• **WRITTEN TASK**: Copy out the lines below with every "truck windshield" replaced by "truck hood", leaving everything else unchanged.

— Begin EXTRACTED ENTRIES —

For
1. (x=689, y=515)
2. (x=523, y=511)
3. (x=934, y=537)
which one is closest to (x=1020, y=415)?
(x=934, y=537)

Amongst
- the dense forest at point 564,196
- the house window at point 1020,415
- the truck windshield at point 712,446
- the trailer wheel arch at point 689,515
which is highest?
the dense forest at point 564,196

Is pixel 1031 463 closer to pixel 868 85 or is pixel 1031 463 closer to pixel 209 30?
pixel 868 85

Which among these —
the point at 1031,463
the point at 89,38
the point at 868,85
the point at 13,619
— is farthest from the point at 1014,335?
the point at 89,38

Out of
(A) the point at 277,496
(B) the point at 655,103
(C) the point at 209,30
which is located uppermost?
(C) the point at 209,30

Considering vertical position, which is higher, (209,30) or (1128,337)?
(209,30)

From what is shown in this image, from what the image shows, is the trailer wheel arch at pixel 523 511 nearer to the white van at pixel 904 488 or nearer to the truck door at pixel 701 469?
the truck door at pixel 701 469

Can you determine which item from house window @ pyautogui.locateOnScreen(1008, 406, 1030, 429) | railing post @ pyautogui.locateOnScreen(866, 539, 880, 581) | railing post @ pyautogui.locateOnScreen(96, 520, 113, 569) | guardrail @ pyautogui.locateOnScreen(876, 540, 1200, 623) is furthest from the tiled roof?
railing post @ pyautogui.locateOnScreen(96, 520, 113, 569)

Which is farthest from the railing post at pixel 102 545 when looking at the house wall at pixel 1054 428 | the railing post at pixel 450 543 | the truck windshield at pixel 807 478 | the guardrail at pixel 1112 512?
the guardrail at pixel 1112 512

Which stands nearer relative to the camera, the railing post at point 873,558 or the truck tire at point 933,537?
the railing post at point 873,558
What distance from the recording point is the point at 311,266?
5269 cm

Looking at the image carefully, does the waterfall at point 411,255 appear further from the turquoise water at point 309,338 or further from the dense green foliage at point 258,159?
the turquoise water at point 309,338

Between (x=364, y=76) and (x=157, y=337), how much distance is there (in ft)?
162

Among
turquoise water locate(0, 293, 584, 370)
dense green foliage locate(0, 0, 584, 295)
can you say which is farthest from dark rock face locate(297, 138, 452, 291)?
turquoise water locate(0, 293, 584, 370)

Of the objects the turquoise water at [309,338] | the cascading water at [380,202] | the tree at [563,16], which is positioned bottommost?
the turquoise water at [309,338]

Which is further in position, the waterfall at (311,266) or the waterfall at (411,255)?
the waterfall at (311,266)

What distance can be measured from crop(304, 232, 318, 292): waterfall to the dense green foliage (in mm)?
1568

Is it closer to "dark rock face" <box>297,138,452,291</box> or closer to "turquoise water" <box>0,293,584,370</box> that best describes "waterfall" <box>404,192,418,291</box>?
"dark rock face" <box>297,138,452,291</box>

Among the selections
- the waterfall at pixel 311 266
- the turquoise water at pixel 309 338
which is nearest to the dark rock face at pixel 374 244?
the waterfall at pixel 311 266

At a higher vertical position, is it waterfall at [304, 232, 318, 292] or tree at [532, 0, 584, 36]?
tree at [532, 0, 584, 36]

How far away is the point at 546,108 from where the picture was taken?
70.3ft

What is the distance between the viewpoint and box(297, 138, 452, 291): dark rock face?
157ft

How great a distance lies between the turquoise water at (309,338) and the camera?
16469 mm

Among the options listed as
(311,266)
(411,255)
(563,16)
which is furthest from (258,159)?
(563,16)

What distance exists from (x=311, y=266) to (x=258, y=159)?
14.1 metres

— End EXTRACTED ENTRIES —

• **RESULT OF THIS EXERCISE**:
For
1. (x=689, y=515)
2. (x=523, y=511)
3. (x=934, y=537)
which one is closest to (x=1020, y=415)?
(x=934, y=537)

Amongst
- the dense forest at point 564,196
- the house window at point 1020,415
- the truck hood at point 712,446
- the trailer wheel arch at point 689,515
which is highest?
the dense forest at point 564,196

Is pixel 1031 463 closer to pixel 868 85 or is pixel 1031 463 closer to pixel 209 30?
pixel 868 85

Which among these —
the point at 1031,463
the point at 89,38
the point at 868,85
the point at 13,619
— is farthest from the point at 1014,335?
the point at 89,38

Out of
(A) the point at 277,496
(B) the point at 655,103
(C) the point at 209,30
which is located uppermost?
(C) the point at 209,30

Considering vertical position, which is higher, (209,30) or (1128,337)?
(209,30)

From what is shown in this image, from what the image shows, is the trailer wheel arch at pixel 523 511 nearer to the white van at pixel 904 488 or nearer to the truck door at pixel 701 469?
the truck door at pixel 701 469

Can you determine which item from house window @ pyautogui.locateOnScreen(1008, 406, 1030, 429) | railing post @ pyautogui.locateOnScreen(866, 539, 880, 581) | railing post @ pyautogui.locateOnScreen(96, 520, 113, 569) | guardrail @ pyautogui.locateOnScreen(876, 540, 1200, 623) is furthest from the tiled roof?
railing post @ pyautogui.locateOnScreen(96, 520, 113, 569)

Which is farthest from the railing post at pixel 102 545 when looking at the house wall at pixel 1054 428 | the railing post at pixel 450 543 | the truck hood at pixel 807 478 | the guardrail at pixel 1112 512?
the guardrail at pixel 1112 512

Which stands nearer relative to the camera, the railing post at point 873,558 or the truck tire at point 933,537?
the railing post at point 873,558
What distance from the recording point is the point at 311,266?
5269 cm

Looking at the image carefully, does the waterfall at point 411,255 appear further from the turquoise water at point 309,338 or further from the dense green foliage at point 258,159?
the turquoise water at point 309,338

Between (x=364, y=76) and (x=157, y=337), how much distance is there (in ft)?
162

Among
turquoise water locate(0, 293, 584, 370)
dense green foliage locate(0, 0, 584, 295)
can you say which is farthest from dark rock face locate(297, 138, 452, 291)?
turquoise water locate(0, 293, 584, 370)

Of the objects the turquoise water at [309,338] | the cascading water at [380,202] | the tree at [563,16], which is positioned bottommost?
the turquoise water at [309,338]

Which is further in position, the waterfall at (311,266) or the waterfall at (411,255)?
the waterfall at (311,266)

What distance can be measured from crop(304, 232, 318, 292): waterfall to the dense green foliage (in mm)?
1568

Is it closer to "dark rock face" <box>297,138,452,291</box> or closer to "turquoise water" <box>0,293,584,370</box> that best describes "waterfall" <box>404,192,418,291</box>?
"dark rock face" <box>297,138,452,291</box>

Among the selections
- the waterfall at pixel 311 266
- the turquoise water at pixel 309 338
which is nearest to the dark rock face at pixel 374 244?
the waterfall at pixel 311 266

At a higher vertical position, is it waterfall at [304, 232, 318, 292] or tree at [532, 0, 584, 36]?
tree at [532, 0, 584, 36]

How far away is the point at 546,108 from where the picture was taken?
70.3ft

What is the distance between the viewpoint and box(297, 138, 452, 291): dark rock face?
157ft

How great a distance lies between the turquoise water at (309,338) and the camera?
16469 mm

Among the options listed as
(311,266)
(411,255)
(563,16)
which is furthest from (258,159)?
(563,16)

What distance exists from (x=311, y=266) to (x=258, y=159)?
14.1 metres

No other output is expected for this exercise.